Die Geschichte hinter jedem Song auf Eagles‘ ‚Hotel California‘

Die Leichtigkeit der Eagles täuscht über ihre Dunkelheit hinweg; ihre Zugänglichkeit verdunkelt ihre Tiefe. Und es gibt kein deutlicheres Beispiel als die sechste LP der Band, Hotel California, ein täuschend vielschichtiges Meisterwerk, das cineastischen Rock, geschmeidige Balladen und subtilen Surrealismus in einem Mehrfach-Platin-Paket bündelt.

Ja, das Album brachte drei ausgefeilte Singles hervor – „Hotel California“, „Life in the Fast Lane“ und „New Kid in Town“ -, die in den letzten mehr als vier Jahrzehnten im Radio gespielt wurden. Aber diese neun Tracks erreichten eine Größe, sowohl klanglich als auch textlich, die ihre frühen Ausflüge in den Country-Rock nie erahnen ließen.

======

AUFGABEN —
1 - Stimmen diese Aussagen mit dem Auszug überein: (a) „Hotel California“ ist die sechste LP der Band, (b) das Album brachte vier Singles hervor, (c) das Album umfasst neun Tracks? Beantworten Sie jede mit Ja oder Nein und zitieren Sie die entscheidenden Worte des Auszugs wörtlich.
2 - Bitte schreiben Sie den Auszug von „Die Leichtigkeit der“ bis „nie erahnen ließen.“ buchstabengetreu ab.
3 - Was bündelt das Album laut Auszug in einem Mehrfach-Platin-Paket?
Die Zeilen stehen in keinem Zusammenhang mit dem Auszug.

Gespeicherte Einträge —
======

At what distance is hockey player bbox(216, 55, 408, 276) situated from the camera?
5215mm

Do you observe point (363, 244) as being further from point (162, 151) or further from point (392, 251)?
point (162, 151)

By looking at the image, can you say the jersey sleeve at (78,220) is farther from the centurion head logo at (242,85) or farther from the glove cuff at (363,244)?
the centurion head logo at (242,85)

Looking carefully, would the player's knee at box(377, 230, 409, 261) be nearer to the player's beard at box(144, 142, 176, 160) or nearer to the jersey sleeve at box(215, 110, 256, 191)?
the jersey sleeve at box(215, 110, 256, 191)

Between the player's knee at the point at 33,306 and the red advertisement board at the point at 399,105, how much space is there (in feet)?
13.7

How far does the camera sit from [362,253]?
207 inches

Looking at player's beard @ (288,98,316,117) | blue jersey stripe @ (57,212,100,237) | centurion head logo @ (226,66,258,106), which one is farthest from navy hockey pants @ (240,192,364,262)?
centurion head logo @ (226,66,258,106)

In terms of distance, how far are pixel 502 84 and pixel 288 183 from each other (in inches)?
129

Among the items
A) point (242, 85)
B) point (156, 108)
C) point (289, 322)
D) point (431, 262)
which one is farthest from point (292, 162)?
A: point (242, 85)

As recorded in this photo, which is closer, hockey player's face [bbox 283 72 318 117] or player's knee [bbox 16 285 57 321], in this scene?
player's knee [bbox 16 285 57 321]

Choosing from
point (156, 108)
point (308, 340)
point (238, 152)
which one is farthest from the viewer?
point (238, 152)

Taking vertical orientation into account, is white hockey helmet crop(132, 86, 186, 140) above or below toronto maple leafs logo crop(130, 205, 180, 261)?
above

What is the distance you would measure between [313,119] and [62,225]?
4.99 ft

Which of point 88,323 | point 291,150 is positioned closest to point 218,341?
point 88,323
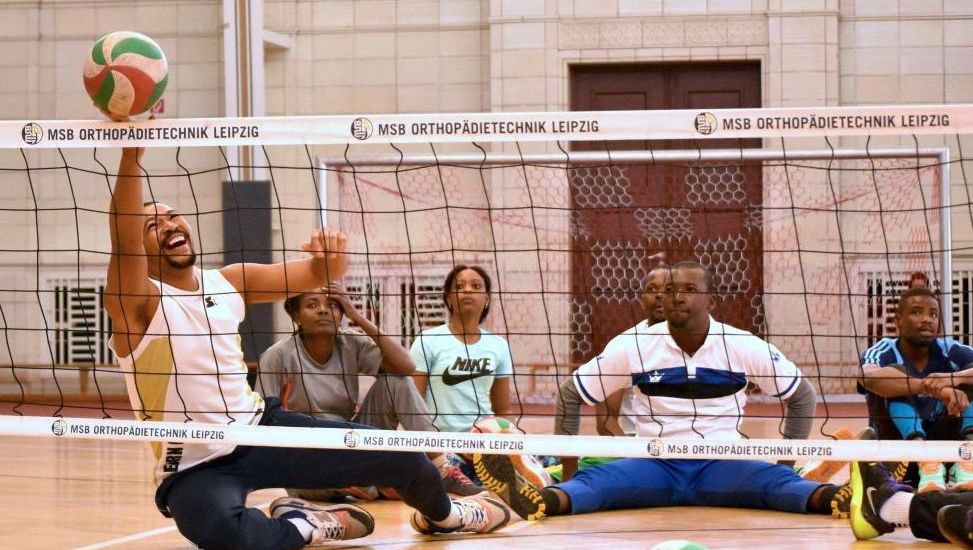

======

LÖSUNGEN —
1 -
(a) Ja: „die sechste LP der Band, Hotel California“
(b) Nein: „das Album brachte drei ausgefeilte Singles hervor“
(c) Ja: „diese neun Tracks“

2 -
Die Leichtigkeit der Eagles täuscht über ihre Dunkelheit hinweg; ihre Zugänglichkeit verdunkelt ihre Tiefe. Und es gibt kein deutlicheres Beispiel als die sechste LP der Band, Hotel California, ein täuschend vielschichtiges Meisterwerk, das cineastischen Rock, geschmeidige Balladen und subtilen Surrealismus in einem Mehrfach-Platin-Paket bündelt.

Ja, das Album brachte drei ausgefeilte Singles hervor – „Hotel California“, „Life in the Fast Lane“ und „New Kid in Town“ -, die in den letzten mehr als vier Jahrzehnten im Radio gespielt wurden. Aber diese neun Tracks erreichten eine Größe, sowohl klanglich als auch textlich, die ihre frühen Ausflüge in den Country-Rock nie erahnen ließen.

3 - Cineastischen Rock, geschmeidige Balladen und subtilen Surrealismus.